[START OF Entries provided]
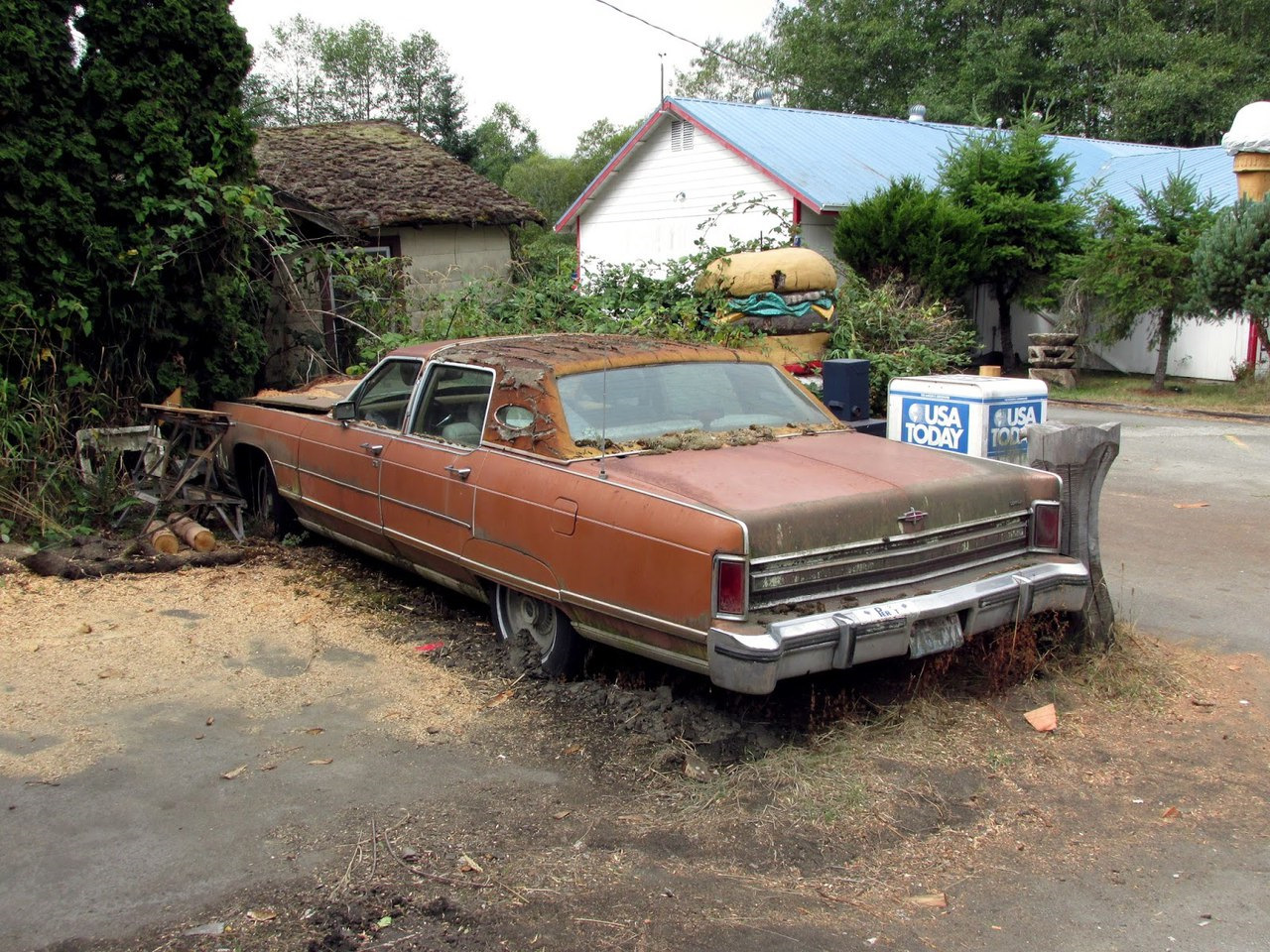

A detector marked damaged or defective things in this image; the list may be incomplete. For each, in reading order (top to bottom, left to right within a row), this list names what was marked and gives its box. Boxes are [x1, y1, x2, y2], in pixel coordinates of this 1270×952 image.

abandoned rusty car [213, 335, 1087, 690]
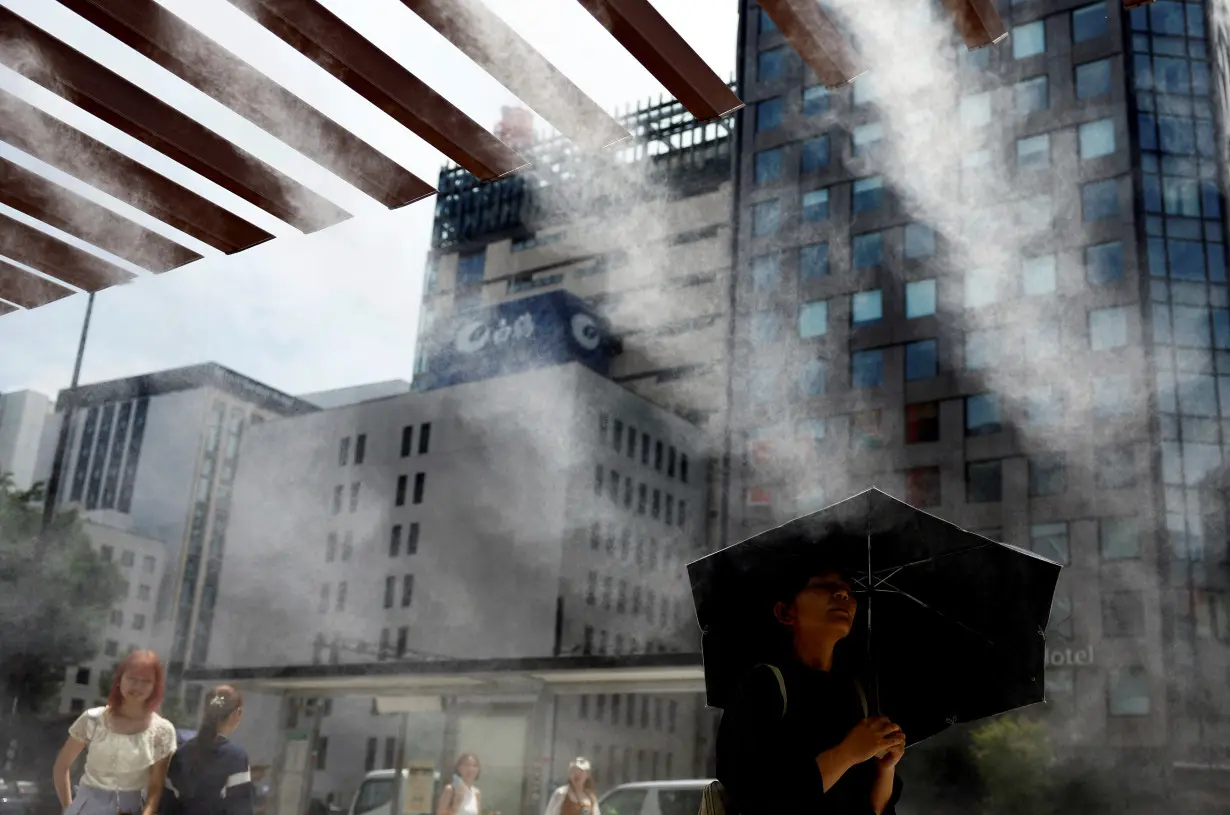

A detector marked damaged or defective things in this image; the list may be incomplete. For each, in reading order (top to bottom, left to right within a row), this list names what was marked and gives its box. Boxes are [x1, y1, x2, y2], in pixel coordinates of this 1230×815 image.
[END OF Entries provided]
[START OF Entries provided]
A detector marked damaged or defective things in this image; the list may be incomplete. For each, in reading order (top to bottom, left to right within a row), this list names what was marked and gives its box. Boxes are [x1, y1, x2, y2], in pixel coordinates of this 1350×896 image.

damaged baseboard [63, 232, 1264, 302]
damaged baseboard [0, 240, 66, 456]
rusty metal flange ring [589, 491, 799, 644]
[END OF Entries provided]
[START OF Entries provided]
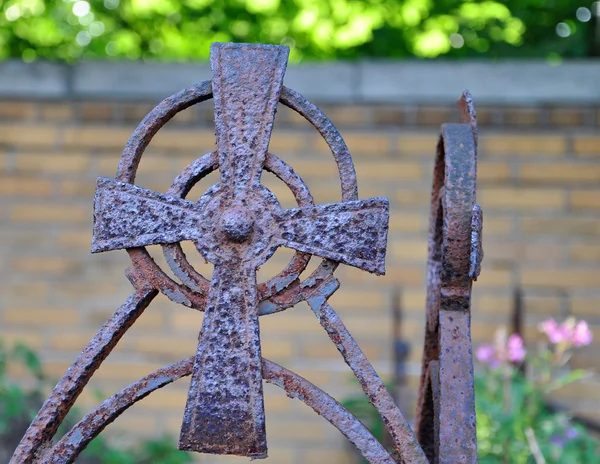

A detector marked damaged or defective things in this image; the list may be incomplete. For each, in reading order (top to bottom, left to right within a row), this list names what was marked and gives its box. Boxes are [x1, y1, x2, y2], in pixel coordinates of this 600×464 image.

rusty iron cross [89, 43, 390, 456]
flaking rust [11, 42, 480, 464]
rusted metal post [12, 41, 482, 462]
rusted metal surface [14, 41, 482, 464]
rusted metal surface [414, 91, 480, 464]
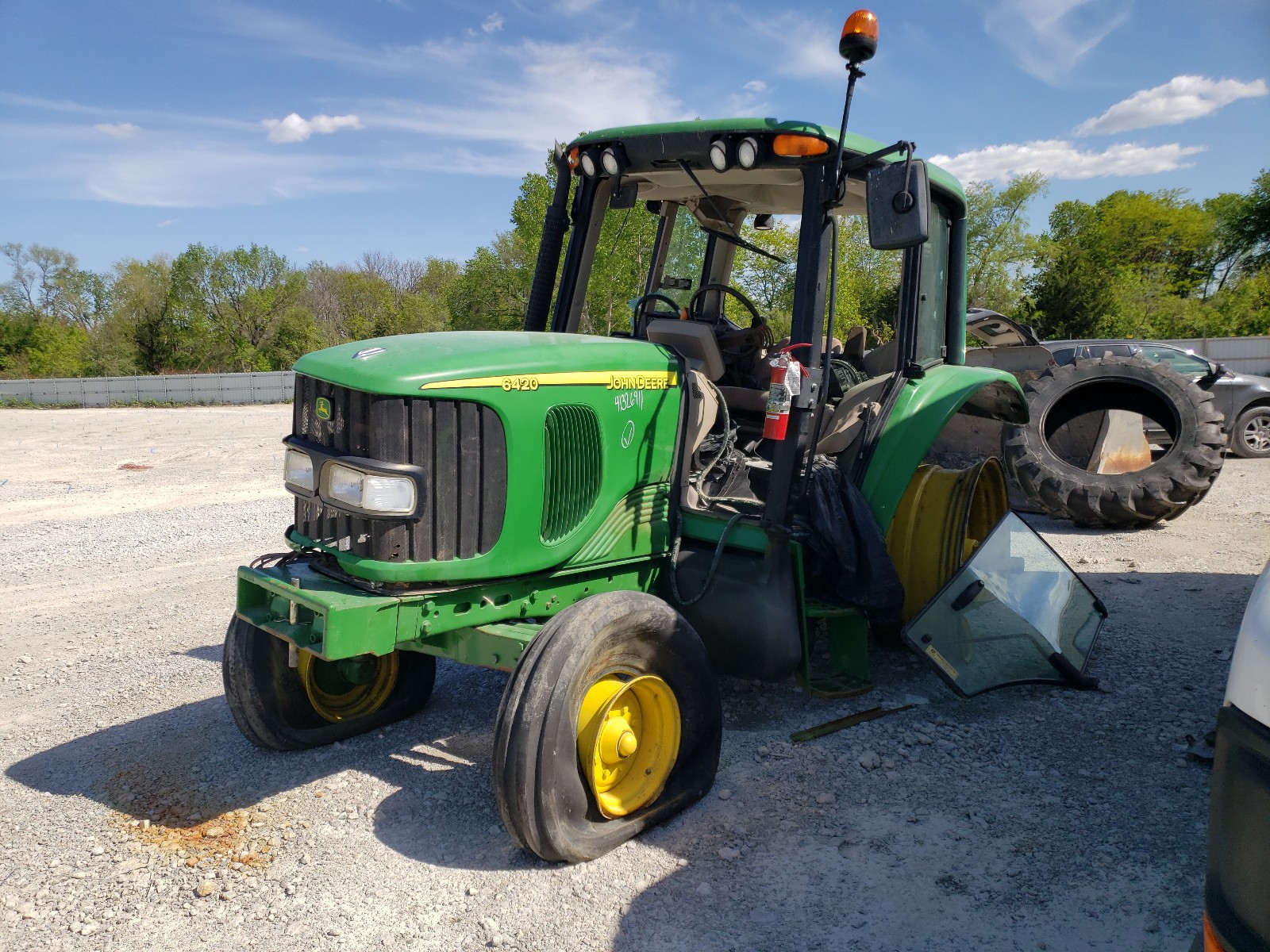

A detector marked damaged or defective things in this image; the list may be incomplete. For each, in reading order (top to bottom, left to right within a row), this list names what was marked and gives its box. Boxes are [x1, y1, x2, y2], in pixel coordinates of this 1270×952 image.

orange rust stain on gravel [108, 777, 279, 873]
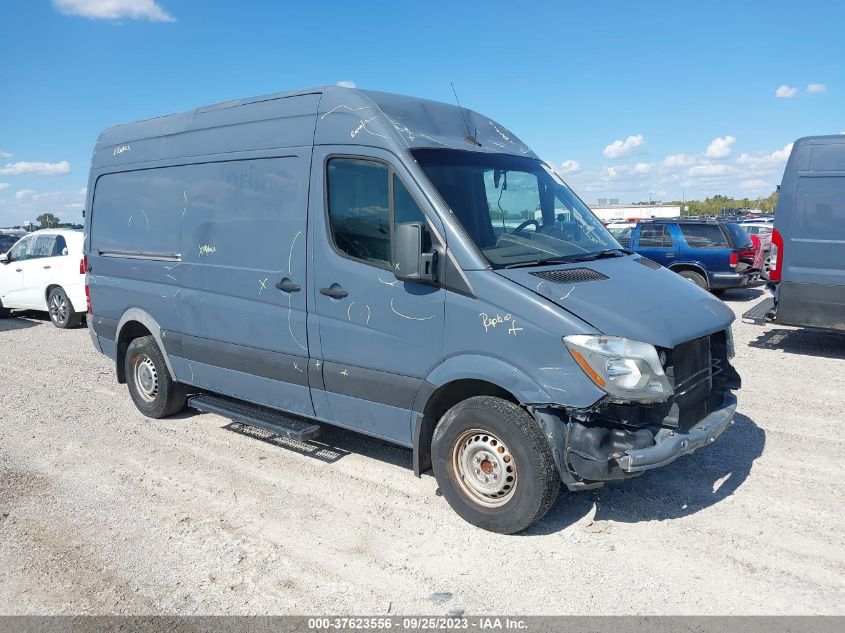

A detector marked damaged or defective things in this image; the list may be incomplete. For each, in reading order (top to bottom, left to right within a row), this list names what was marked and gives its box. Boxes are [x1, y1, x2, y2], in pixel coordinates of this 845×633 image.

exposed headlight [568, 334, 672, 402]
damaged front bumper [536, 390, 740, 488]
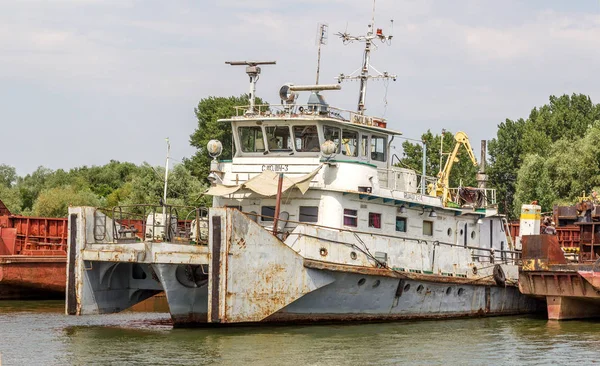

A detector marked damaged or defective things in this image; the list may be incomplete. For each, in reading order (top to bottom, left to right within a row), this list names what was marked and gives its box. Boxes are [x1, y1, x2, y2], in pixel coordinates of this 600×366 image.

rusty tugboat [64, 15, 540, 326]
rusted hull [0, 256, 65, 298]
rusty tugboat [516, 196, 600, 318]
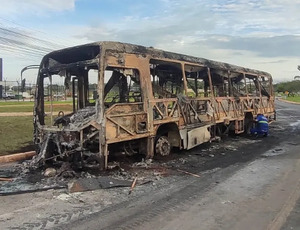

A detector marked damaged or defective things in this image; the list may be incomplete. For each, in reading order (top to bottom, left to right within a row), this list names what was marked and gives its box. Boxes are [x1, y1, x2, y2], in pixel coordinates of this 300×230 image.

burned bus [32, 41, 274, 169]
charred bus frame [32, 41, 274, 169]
[END OF Entries provided]
Do this - Copy the lines of the listing above, unchanged, from the line with "this 1350×896 image." to the line with "rusty metal flange ring [589, 491, 799, 644]", including both of those lines.

Output below -
A detector marked damaged or defective things in this image; the list may be incomplete. For each, in reading order (top to bottom, left to right within a row), this list names what was marked and gives its box. Boxes are [x1, y1, x2, y2], in pixel coordinates of this 1350×896 image.

damaged baseboard [63, 232, 1264, 302]
damaged baseboard [0, 240, 66, 456]
rusty metal flange ring [589, 491, 799, 644]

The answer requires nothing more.